* _THE EXERCISE_:
Rewrite the lines from the one containing "What distance exists" through the one containing "the point at 230,208 <", inclusive, swapping "furthest" for "most distant" and leaving everything else untouched.

--- START ENTRIES PROVIDED ---

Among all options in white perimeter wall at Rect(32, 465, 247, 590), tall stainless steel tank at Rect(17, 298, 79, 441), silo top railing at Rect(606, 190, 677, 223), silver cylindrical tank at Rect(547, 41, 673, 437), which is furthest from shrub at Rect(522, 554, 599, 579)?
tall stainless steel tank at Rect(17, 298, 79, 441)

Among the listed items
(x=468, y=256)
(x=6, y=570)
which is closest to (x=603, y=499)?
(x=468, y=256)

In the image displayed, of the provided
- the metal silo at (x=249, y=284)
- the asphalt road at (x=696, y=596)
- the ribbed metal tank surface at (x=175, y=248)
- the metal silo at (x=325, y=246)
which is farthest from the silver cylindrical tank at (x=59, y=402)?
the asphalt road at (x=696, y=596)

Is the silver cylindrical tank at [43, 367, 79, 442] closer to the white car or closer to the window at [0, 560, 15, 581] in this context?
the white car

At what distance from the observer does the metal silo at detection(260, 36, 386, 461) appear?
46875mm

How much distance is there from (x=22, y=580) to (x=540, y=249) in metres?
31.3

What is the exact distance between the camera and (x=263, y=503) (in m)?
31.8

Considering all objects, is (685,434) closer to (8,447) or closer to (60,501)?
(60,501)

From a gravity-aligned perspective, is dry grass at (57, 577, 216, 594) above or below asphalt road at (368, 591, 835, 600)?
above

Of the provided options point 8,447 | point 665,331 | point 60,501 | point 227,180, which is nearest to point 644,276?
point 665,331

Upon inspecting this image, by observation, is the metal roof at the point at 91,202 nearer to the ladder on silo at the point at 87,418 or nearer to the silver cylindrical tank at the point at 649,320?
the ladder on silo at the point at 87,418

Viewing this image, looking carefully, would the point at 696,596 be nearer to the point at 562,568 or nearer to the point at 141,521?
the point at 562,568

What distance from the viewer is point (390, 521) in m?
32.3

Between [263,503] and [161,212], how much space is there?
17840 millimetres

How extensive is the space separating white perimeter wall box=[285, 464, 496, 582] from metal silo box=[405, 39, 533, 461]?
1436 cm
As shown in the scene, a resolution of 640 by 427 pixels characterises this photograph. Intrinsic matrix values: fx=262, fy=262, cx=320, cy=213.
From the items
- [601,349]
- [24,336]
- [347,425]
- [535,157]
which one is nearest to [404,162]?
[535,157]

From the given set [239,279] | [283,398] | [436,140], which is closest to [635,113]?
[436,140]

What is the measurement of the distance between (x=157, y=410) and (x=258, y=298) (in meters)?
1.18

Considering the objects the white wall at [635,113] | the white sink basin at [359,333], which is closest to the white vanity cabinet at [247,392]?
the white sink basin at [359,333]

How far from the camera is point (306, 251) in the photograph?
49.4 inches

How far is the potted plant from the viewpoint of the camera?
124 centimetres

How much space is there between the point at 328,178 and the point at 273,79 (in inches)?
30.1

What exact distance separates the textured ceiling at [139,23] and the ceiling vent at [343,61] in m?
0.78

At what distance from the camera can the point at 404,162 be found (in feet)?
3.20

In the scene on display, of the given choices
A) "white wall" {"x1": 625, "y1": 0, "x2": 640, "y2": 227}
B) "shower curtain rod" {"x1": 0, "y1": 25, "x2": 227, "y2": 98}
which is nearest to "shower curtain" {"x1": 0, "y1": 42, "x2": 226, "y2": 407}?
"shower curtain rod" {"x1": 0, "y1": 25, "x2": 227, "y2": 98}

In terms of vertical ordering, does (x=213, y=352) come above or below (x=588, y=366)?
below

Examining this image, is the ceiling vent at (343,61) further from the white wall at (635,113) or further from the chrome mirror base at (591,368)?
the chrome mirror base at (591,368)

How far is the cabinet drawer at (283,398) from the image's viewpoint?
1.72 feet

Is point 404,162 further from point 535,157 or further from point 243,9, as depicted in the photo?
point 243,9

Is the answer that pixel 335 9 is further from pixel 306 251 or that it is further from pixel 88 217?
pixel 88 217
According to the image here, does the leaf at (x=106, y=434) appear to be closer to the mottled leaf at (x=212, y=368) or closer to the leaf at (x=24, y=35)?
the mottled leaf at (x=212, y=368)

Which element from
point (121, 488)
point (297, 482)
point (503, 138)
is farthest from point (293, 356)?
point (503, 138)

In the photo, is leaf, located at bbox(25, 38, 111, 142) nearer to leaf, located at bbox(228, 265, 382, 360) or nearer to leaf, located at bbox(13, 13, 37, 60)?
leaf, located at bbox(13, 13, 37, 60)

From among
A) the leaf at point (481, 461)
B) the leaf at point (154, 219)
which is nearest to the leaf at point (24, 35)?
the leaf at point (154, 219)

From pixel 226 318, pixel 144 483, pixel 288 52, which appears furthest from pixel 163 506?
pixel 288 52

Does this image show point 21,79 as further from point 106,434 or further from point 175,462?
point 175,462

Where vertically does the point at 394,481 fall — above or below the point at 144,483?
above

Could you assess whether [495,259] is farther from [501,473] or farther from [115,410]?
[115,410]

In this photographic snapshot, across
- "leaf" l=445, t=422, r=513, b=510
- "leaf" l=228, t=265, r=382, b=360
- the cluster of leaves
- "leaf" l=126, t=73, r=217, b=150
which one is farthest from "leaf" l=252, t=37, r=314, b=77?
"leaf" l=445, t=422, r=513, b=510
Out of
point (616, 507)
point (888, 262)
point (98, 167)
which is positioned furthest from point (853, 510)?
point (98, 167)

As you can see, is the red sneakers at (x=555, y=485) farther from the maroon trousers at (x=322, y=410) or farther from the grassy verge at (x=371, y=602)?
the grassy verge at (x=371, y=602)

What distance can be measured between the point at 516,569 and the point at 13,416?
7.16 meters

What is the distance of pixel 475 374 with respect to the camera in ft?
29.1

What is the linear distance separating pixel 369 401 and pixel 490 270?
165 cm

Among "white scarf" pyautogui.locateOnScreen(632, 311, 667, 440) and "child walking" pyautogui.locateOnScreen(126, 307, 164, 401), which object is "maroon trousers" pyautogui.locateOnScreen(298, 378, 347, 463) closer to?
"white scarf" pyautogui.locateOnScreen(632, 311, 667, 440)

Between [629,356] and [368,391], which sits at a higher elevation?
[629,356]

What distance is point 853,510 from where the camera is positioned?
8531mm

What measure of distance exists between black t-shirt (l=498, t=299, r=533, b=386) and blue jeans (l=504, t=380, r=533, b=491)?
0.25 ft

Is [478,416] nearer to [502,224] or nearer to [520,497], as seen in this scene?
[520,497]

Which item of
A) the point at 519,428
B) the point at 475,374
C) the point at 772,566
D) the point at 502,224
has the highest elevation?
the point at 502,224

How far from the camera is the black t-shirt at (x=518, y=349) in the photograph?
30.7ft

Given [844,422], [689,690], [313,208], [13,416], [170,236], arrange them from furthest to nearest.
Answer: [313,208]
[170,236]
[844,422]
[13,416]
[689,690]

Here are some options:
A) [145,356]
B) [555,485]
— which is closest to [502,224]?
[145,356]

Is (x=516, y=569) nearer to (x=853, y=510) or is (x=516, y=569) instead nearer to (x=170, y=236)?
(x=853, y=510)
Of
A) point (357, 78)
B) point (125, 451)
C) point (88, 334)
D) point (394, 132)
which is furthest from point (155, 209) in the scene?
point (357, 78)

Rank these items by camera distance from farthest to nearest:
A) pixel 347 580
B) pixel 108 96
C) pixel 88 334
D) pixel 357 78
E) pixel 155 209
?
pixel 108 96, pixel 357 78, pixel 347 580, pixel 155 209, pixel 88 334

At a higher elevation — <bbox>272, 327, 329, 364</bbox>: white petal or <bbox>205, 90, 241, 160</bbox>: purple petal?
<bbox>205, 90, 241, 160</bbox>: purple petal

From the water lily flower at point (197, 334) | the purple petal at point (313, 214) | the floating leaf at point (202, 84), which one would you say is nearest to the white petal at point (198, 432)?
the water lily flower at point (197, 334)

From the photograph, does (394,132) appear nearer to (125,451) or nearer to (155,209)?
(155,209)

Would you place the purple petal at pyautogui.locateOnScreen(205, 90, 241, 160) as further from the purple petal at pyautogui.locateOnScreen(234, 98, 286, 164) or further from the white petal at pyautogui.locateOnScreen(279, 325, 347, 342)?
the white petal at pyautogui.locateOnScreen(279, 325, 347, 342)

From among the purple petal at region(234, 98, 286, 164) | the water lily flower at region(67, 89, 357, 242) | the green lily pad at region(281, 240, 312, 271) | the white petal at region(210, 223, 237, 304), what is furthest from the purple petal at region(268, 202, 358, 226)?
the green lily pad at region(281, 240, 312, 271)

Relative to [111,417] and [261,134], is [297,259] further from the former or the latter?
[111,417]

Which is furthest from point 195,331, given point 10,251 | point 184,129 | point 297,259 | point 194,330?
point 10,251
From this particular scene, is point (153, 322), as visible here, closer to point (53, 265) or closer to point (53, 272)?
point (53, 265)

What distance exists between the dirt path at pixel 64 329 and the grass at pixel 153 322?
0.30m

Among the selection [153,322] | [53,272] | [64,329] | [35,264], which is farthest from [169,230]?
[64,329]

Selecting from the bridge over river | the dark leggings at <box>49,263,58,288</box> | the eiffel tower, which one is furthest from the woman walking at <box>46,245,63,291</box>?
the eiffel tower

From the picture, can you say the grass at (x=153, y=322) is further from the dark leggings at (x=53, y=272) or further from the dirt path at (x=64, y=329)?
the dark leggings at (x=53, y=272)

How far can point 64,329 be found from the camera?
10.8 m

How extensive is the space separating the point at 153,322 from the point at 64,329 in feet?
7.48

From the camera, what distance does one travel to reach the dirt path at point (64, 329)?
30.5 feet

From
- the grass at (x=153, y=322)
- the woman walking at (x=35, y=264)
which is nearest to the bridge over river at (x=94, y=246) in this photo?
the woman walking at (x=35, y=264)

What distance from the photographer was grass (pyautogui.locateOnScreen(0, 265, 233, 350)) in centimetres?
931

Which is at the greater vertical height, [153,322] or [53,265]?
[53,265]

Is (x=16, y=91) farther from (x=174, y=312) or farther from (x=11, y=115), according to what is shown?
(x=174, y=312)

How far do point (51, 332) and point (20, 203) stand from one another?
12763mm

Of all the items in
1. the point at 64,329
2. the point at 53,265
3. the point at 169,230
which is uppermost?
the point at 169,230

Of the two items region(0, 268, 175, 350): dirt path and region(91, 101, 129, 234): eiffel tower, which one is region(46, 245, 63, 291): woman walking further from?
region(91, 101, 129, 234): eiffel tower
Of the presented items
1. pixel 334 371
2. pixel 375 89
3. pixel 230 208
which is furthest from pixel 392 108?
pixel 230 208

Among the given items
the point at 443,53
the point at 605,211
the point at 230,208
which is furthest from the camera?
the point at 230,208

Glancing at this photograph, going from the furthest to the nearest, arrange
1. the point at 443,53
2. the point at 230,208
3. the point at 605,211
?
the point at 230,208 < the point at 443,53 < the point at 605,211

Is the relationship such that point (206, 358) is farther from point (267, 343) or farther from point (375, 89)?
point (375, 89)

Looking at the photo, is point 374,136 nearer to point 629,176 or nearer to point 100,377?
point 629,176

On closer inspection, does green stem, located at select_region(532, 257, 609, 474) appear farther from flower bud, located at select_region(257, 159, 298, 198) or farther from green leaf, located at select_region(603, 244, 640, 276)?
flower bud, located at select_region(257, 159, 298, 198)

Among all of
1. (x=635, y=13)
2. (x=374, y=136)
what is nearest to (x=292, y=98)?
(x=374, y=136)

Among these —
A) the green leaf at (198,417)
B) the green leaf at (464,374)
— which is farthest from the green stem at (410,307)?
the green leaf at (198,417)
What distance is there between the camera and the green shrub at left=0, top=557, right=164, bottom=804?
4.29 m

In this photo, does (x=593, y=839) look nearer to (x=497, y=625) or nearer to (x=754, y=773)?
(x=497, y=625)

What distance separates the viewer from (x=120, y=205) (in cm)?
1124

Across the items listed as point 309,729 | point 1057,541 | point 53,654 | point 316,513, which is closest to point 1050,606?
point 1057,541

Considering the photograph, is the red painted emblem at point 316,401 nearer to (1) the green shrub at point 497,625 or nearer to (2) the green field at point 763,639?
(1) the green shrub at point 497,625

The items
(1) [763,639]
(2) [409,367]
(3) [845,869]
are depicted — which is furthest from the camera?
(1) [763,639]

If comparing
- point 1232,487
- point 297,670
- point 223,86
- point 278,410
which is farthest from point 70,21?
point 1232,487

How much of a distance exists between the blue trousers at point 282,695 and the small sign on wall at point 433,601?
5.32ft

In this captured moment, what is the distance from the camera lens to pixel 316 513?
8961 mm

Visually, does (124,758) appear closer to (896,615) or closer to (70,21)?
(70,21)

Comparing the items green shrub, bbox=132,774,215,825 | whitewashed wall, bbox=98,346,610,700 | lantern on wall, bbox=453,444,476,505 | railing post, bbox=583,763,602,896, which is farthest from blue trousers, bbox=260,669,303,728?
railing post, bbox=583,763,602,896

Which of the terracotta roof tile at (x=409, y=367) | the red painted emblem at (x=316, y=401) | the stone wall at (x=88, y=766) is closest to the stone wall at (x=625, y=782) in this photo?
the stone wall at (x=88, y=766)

--- END ENTRIES PROVIDED ---

* _SOLUTION BELOW_:
What distance exists between the dirt path at pixel 64 329 and the grass at pixel 153 322?
0.30m

Among the selection [153,322] | [53,272] | [64,329] | [35,264], which is farthest from [169,230]?
[64,329]

Selecting from the bridge over river | the dark leggings at <box>49,263,58,288</box> | the eiffel tower, which one is most distant from the woman walking at <box>46,245,63,291</box>?
the eiffel tower

From the picture, can you say the grass at (x=153, y=322) is further from the dark leggings at (x=53, y=272) or further from the dirt path at (x=64, y=329)?
the dark leggings at (x=53, y=272)

How far can point 64,329 be found from the camera?
10.8 m

How extensive is the space separating the point at 153,322 from the point at 64,329 in feet?
7.48

From the camera, what distance does one travel to reach the dirt path at point (64, 329)?
30.5 feet

From
- the grass at (x=153, y=322)
- the woman walking at (x=35, y=264)
which is nearest to the bridge over river at (x=94, y=246) in this photo?
the woman walking at (x=35, y=264)

What distance from the photographer was grass (pyautogui.locateOnScreen(0, 265, 233, 350)) in centimetres?
931

Which is at the greater vertical height, [153,322] or [53,265]?
[53,265]

Is (x=16, y=91) farther from (x=174, y=312) or farther from (x=11, y=115), according to what is shown?
(x=174, y=312)

How far do point (51, 332) and point (20, 203) stand from one another?
12763mm

Of all the items in
1. the point at 64,329
2. the point at 53,265
3. the point at 169,230
which is uppermost?
the point at 169,230

Of the two items region(0, 268, 175, 350): dirt path and region(91, 101, 129, 234): eiffel tower, which one is region(46, 245, 63, 291): woman walking further from?
region(91, 101, 129, 234): eiffel tower
Of the presented items
1. pixel 334 371
2. pixel 375 89
3. pixel 230 208
which is most distant from pixel 392 108?
pixel 230 208

Among the given items
the point at 443,53
the point at 605,211
the point at 230,208
which is most distant from the camera?
the point at 230,208

Glancing at this photograph, going from the most distant to the nearest, arrange
1. the point at 443,53
2. the point at 230,208
3. the point at 605,211
?
the point at 230,208 < the point at 443,53 < the point at 605,211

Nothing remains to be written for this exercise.